Ethel Merman Ethel Merman, 1909-1984
Rosemarie Sloat, 1971
National Portrait Gallery: Gift of Ethel Merman

In 1930 the George Gershwin musical Girl Crazy opened on Broadway, and toward the end of the first act, an unknown singer named Ethel Merman mesmerized the audience with her rendition of "I Got Rhythm"--in the course of which she held a high-C note for sixteen bars. As Merman later put it, by the time the applause died, "a star had been born. Me." Over the next five decades, her booming voice and brassy style were the main attractions of some of the most successful Broadway musicals ever. Among her greatest triumphs were Anything Goes, Call Me Madam, Gypsy, and Annie Get Your Gun, whose score included her trademark song, "There's No Business Like Show Business."

Of her singing technique, Merman once said, " I just stand up and holler and hope that my voice holds out." And that it did. Songwriter Irving Berlin once warned, "You'd better write her a good lyric," because "the guy in the last row of the second balcony is going to hear every syllable."
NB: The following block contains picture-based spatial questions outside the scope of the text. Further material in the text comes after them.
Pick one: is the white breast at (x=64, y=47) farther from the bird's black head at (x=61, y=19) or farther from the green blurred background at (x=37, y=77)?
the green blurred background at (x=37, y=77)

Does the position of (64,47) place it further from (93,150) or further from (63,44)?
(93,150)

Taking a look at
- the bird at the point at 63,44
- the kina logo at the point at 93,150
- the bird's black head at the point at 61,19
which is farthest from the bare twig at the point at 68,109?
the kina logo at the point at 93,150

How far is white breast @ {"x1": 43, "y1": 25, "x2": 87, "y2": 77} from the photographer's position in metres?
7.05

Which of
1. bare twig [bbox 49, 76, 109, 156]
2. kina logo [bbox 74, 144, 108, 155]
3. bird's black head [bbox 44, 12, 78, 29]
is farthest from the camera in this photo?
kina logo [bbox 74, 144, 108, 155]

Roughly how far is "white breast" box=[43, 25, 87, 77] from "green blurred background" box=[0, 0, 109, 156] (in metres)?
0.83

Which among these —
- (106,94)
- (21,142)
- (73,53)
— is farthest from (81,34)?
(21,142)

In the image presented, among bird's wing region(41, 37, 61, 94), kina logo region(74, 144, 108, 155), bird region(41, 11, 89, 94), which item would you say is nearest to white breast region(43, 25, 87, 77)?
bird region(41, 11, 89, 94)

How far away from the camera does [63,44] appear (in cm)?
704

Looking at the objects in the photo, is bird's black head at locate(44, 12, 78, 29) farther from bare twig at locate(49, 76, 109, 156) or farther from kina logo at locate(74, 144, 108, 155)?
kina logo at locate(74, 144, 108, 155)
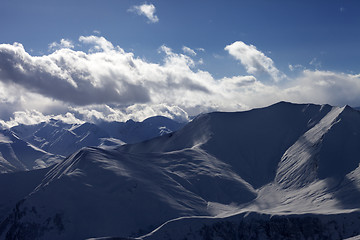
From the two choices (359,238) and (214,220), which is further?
(214,220)

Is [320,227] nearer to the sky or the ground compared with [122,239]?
nearer to the ground

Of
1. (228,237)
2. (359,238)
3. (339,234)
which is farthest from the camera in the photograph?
(228,237)

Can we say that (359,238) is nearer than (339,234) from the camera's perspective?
Yes

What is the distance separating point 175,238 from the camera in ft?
586

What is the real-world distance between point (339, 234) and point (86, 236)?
121127 mm

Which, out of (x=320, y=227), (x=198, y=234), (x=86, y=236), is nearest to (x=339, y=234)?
(x=320, y=227)

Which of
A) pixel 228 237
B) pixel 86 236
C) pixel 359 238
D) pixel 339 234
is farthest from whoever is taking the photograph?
pixel 86 236

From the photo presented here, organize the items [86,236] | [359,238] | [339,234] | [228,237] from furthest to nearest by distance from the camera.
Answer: [86,236] → [228,237] → [339,234] → [359,238]

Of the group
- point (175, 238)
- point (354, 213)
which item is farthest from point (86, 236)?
point (354, 213)

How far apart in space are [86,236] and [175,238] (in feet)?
164

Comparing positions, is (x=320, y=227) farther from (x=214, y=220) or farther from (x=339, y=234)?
(x=214, y=220)

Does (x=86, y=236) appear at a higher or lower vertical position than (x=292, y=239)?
higher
Among the reasons that Rosemarie Sloat was asked to paint this portrait was that her three-dimensional metallic technique seemed so appropriate for capturing Merman's vibrant stage personality. In the portrait Merman is dressed for her role as Annie Oakley in Annie Get Your Gun. Merman liked the finished picture so much that it was used on the album jacket of a recording of the songs from the musical.